Filas de un conjunto de datos:
::::::::::

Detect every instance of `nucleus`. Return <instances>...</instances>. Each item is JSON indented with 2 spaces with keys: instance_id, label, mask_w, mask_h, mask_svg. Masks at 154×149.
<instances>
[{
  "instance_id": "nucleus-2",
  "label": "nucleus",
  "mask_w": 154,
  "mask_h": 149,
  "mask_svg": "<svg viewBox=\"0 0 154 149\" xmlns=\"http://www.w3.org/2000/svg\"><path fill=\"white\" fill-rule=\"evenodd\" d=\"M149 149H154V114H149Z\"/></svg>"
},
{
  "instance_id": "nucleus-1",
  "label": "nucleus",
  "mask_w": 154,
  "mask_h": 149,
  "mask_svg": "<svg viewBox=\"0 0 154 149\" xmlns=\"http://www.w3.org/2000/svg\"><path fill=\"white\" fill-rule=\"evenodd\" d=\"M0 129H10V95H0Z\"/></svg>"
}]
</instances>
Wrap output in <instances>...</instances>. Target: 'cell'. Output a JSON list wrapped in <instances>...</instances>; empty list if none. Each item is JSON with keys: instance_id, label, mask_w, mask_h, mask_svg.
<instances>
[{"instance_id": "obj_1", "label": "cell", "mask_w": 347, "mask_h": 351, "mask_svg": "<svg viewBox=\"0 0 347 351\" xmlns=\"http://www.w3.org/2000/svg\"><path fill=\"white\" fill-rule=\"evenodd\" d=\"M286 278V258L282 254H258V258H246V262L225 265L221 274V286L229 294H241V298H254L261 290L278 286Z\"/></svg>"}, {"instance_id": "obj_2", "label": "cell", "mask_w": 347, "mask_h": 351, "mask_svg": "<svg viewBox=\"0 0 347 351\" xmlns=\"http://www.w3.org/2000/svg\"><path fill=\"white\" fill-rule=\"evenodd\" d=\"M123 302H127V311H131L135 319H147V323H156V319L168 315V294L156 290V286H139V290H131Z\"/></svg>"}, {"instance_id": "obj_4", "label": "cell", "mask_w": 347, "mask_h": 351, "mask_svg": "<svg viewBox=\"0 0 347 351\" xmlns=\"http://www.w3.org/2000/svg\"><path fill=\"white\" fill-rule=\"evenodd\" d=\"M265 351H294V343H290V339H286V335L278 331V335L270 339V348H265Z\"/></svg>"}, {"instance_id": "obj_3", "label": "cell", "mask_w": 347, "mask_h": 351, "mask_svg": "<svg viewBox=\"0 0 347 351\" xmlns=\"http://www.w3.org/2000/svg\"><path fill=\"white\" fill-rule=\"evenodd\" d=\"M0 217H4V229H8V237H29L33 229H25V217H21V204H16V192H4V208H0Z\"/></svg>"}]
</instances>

::::::::::

▶ **Consigna**
Reproduce completo el listado de arriba, línea por línea y sin alterar un solo carácter.

▶ **Respuesta de tarea**
Detect every instance of `nucleus`. Return <instances>...</instances>. Each item is JSON indented with 2 spaces with keys: instance_id, label, mask_w, mask_h, mask_svg. Masks at 154×149.
<instances>
[{
  "instance_id": "nucleus-2",
  "label": "nucleus",
  "mask_w": 154,
  "mask_h": 149,
  "mask_svg": "<svg viewBox=\"0 0 154 149\" xmlns=\"http://www.w3.org/2000/svg\"><path fill=\"white\" fill-rule=\"evenodd\" d=\"M149 149H154V114H149Z\"/></svg>"
},
{
  "instance_id": "nucleus-1",
  "label": "nucleus",
  "mask_w": 154,
  "mask_h": 149,
  "mask_svg": "<svg viewBox=\"0 0 154 149\" xmlns=\"http://www.w3.org/2000/svg\"><path fill=\"white\" fill-rule=\"evenodd\" d=\"M0 129H10V95H0Z\"/></svg>"
}]
</instances>
Wrap output in <instances>...</instances>. Target: 'cell'. Output a JSON list wrapped in <instances>...</instances>; empty list if none. Each item is JSON with keys: instance_id, label, mask_w, mask_h, mask_svg.
<instances>
[{"instance_id": "obj_1", "label": "cell", "mask_w": 347, "mask_h": 351, "mask_svg": "<svg viewBox=\"0 0 347 351\" xmlns=\"http://www.w3.org/2000/svg\"><path fill=\"white\" fill-rule=\"evenodd\" d=\"M286 278V258L282 254H258V258H246V262L225 265L221 274V286L229 294H241V298H254L261 290L278 286Z\"/></svg>"}, {"instance_id": "obj_2", "label": "cell", "mask_w": 347, "mask_h": 351, "mask_svg": "<svg viewBox=\"0 0 347 351\" xmlns=\"http://www.w3.org/2000/svg\"><path fill=\"white\" fill-rule=\"evenodd\" d=\"M123 302H127V311H131L135 319H147V323H156V319L168 315V294L156 290V286H139V290H131Z\"/></svg>"}, {"instance_id": "obj_4", "label": "cell", "mask_w": 347, "mask_h": 351, "mask_svg": "<svg viewBox=\"0 0 347 351\" xmlns=\"http://www.w3.org/2000/svg\"><path fill=\"white\" fill-rule=\"evenodd\" d=\"M265 351H294V343H290V339H286V335L278 331V335L270 339V348H265Z\"/></svg>"}, {"instance_id": "obj_3", "label": "cell", "mask_w": 347, "mask_h": 351, "mask_svg": "<svg viewBox=\"0 0 347 351\" xmlns=\"http://www.w3.org/2000/svg\"><path fill=\"white\" fill-rule=\"evenodd\" d=\"M0 217H4V229H8V237H29L33 229H25V217H21V204H16V192H4V208H0Z\"/></svg>"}]
</instances>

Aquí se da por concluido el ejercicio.